Everything you need to know about the storage of goods, from the beginning of the process to how it works.

Goods storage is a fundamental activity for the management of supply and distribution within a company’s warehouse. Its main objectives include ensuring the protection of goods from damage, theft, or loss, facilitating the picking and dispatch of goods, and finally, minimising warehouse management costs.

So let’s look in detail at what goods storage is and how it works.

What is goods storage?

Goods storage is the process of managing and storing goods in a warehouse or other storage location. This process involves the professional organisation and storage of goods for a specific period of time to ensure their integrity and availability for sale or distribution.

Goods, depending on their nature, may be stored in warehouses, containers, trucks, refrigerated warehouses, and other appropriate storage locations.

The storage of goods is essential for efficient business operations and for controlling production and logistics costs. It also enables companies to have greater control over the flow of goods and to avoid loss or damage of goods.

How goods are stored

The storage of goods takes place in various ways depending on the type of goods and the needs of the warehouse or the company handling them.

Generally, however, storage involves the following steps:

  • Receipt: the goods are received from the supplier and checked for expected quantity and quality. Any damage occurring during transport is also checked at this stage.
  • Identification: each unit of goods is labelled so that it can be easily identified during storage.
  • Classification: goods are classified according to their characteristics, such as fragility, size, weight, required temperature and so on.
  • Packing: the goods are packed appropriately in order to prevent damage during storage.
  • Actual storage: the goods are placed in storage in order to maximise space and minimise the risk of damage or degradation.
  • Control: the goods are periodically checked for anomalies and to keep the inventory up-to-date.
  • Order preparation: following an order, the goods are taken from the warehouse and packed in order to prepare them for shipment.
  • Shipment and monitoring: the goods are loaded onto the means of transport, shipped to the final consignee and monitored throughout the journey until they are delivered.

Goods storage systems

There are different storage systems, and one of the most common and widely used is the shelving system: in this case, goods are placed on special shelf structures, made of various materials and sizes, depending on the type of goods to be stored. Shelving can be fixed or mobile and can be arranged on the floor or suspended, with the aim of optimising space.

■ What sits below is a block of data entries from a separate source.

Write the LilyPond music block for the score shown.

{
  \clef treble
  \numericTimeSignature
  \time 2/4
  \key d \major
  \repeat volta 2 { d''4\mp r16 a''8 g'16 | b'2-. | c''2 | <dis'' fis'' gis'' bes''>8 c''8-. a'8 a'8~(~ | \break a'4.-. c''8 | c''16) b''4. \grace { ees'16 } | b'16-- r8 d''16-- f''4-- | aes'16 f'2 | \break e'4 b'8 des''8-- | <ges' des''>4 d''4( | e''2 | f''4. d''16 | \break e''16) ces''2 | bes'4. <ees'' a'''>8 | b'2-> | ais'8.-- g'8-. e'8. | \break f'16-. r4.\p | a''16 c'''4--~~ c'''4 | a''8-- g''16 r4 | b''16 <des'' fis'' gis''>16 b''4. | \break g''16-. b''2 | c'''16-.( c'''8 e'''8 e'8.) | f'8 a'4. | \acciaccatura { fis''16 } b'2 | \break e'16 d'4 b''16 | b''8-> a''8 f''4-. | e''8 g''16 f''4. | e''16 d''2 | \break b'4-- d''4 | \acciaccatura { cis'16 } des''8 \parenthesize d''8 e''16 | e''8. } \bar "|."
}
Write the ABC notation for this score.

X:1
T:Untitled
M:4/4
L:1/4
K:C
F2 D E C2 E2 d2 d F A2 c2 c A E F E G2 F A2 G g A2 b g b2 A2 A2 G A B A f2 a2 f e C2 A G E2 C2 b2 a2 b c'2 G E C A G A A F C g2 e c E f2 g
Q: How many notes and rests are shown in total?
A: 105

Other forms of storage may involve the use of specific containers, such as crates, bins or pallets. In this case, goods are placed inside the containers, which can then be stacked or placed on trolleys or pallet trucks to facilitate movement within the warehouse.


In other cases, especially for large goods or goods of a special nature, dedicated storage areas, such as warehouses or open warehouses, can be used.


Generally speaking, each storage system has its own characteristics, so the choice of the most suitable system depends on several factors such as the specific requirements of the goods, the size of the warehouse and the budget available to the company.